Unveiling the gas kinematics at 10 AU scales in high-mass star-forming regions

Milliarcsecond structure of 6.7 GHz methanol masers

¹ INAF – Osservatorio Astrofisico di Arcetri, Largo E. Fermi 5, 50125 Firenze, Italy
e-mail: mosca@arcetri.astro.it
² Max-Planck-Institut für Radioastronomie, Auf dem Hügel 69, 53121 Bonn, Germany
e-mail: asanna@mpifr-bonn.mpg.de
³ European Southern Observatory, Karl-Schwarzschild-Strasse 2, 85748 Garching bei München, Germany
e-mail: cgoddi@eso.org

Received: 29 July 2011
Accepted: 12 September 2011

Abstract

Context. High-mass stars play a prominent role in Galactic evolution, but their formation mechanism is still poorly understood. This lack of knowledge reflects the observational limitations of present instruments, whose angular resolution (at the typical distances of massive protostars) precludes probing circumstellar gas on scales of 1–100 AU, relevant for a detailed investigation of accretion structures and launch/collimation mechanims of outflows in high-mass star formation.

Aims. This work presents a study of the milliarcsecond structure of the 6.7 GHz methanol masers at high-velocity resolution (0.09 km s^-1) in four high-mass star-forming regions: G16.59−0.05, G23.01−0.41, IRAS 20126 + 4104, and AFGL 5142.

Methods. We studied these sources by means of multi-epoch VLBI observations in the 22 GHz water and 6.7 GHz methanol masers, to determine the 3-D gas kinematics within a few thousand AU from the (proto)star. Our results demonstrate the ability of maser emission to trace kinematic structures close to the (proto)star, revealing the presence of fast wide-angle and/or collimated outflows (traced by the H₂O masers), and of rotation and infall (indicated by the CH₃OH masers). The present work exploits the 6.7 GHz maser data collected so far to investigate the milliarcsecond structure of this maser emission at high-velocity resolution.

Results. Most of the detected 6.7 GHz maser features present an ordered (linear, or arc-like) distribution of maser spots on the plane of the sky, together with a regular variation in the spot LSR velocity (V_LSR) with position. Typical values for the amplitude of the V_LSR gradients (defined in terms of the derivative of the spot V_LSR with position) are found to be 0.1–0.2 km s^-1 mas^-1. In each of the four target sources, the orientation and the amplitude of most of the feature V_LSR gradients remain remarkably stable in time, on timescales of (at least) several years. We also find that the data are consistent with having the V_LSR gradients and proper motion vectors in the same direction on the sky, considered the measurement uncertainties. In three (G16.59 − 0.05, G23.01 − 0.41, and IRAS 20126 + 4104) of the four sources under examination, feature gradients with the best determined (sky-projected) orientation divide into two groups directed approximately perpendicular to each other.

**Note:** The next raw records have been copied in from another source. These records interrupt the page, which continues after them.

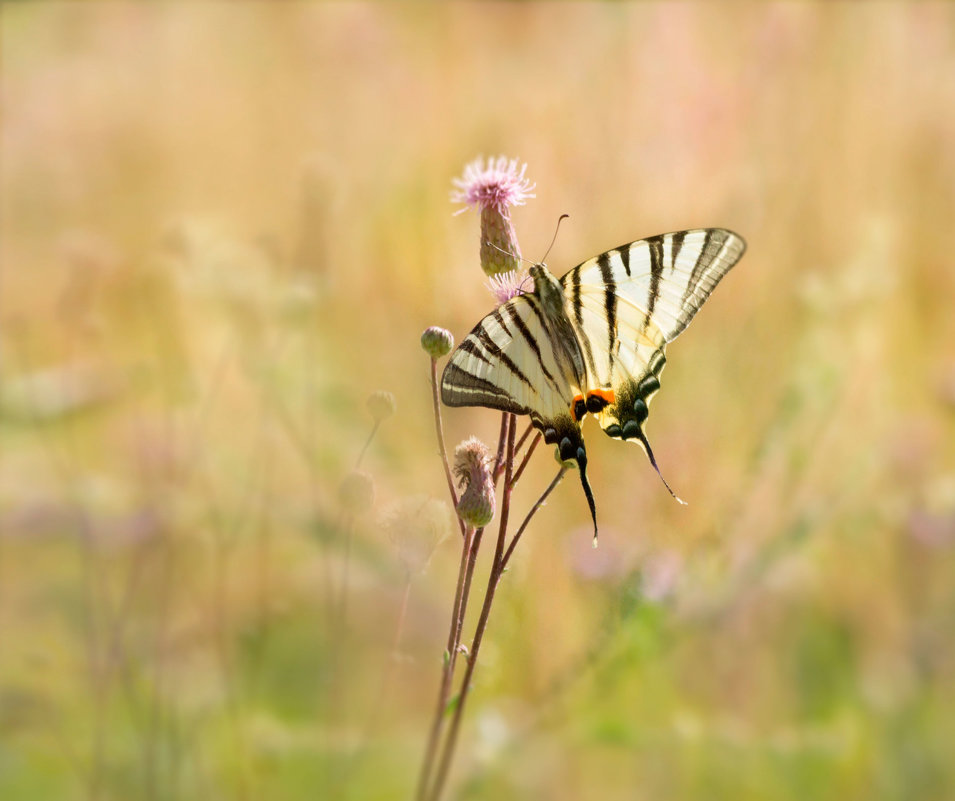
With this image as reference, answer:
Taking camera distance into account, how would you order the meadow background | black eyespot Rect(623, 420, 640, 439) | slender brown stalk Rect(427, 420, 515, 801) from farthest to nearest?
the meadow background → black eyespot Rect(623, 420, 640, 439) → slender brown stalk Rect(427, 420, 515, 801)

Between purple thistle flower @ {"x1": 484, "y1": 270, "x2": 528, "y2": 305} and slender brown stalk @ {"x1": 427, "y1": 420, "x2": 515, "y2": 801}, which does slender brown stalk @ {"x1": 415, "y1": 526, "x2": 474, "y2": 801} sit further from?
purple thistle flower @ {"x1": 484, "y1": 270, "x2": 528, "y2": 305}

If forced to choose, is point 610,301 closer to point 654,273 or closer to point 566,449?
point 654,273

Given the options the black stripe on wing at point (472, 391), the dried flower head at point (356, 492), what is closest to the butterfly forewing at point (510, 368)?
the black stripe on wing at point (472, 391)

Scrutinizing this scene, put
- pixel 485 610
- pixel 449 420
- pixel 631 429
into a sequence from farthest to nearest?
pixel 449 420, pixel 631 429, pixel 485 610

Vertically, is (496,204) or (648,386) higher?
(496,204)

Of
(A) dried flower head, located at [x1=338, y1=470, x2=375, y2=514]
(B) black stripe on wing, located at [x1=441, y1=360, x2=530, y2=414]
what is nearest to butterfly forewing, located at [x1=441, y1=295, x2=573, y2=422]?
(B) black stripe on wing, located at [x1=441, y1=360, x2=530, y2=414]

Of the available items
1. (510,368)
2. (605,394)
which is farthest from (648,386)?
(510,368)
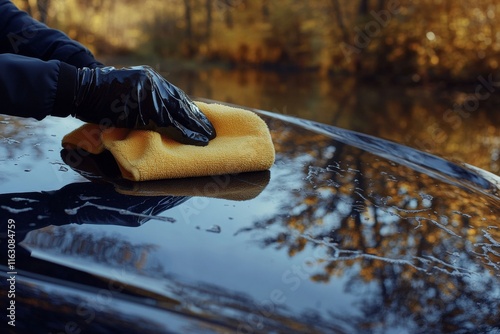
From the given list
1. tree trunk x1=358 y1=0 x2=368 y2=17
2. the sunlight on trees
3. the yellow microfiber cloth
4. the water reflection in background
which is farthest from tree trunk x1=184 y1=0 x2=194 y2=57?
the yellow microfiber cloth

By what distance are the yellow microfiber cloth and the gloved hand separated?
2 centimetres

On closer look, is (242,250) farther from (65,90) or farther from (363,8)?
(363,8)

Conclusions. The time persistency, the ordered angular and spatial distribution, and the orientation generally similar to the proper motions, altogether suggest a kinematical interpretation for the origin of the 6.7 GHz maser V_LSR gradients. This work shows that the organized motions (outflow, infall, and rotation) revealed by the (22 GHz water and 6.7 GHz methanol) masers on large scales (~100–1000 AU) also persist to very small (~10 AU) scales. In this context, the present study demonstrates the potentiality of the mas-scale 6.7 GHz maser gradients as a unique tool for investigating the gas kinematics on the smallest accessible scales in proximity to massive (proto)stars.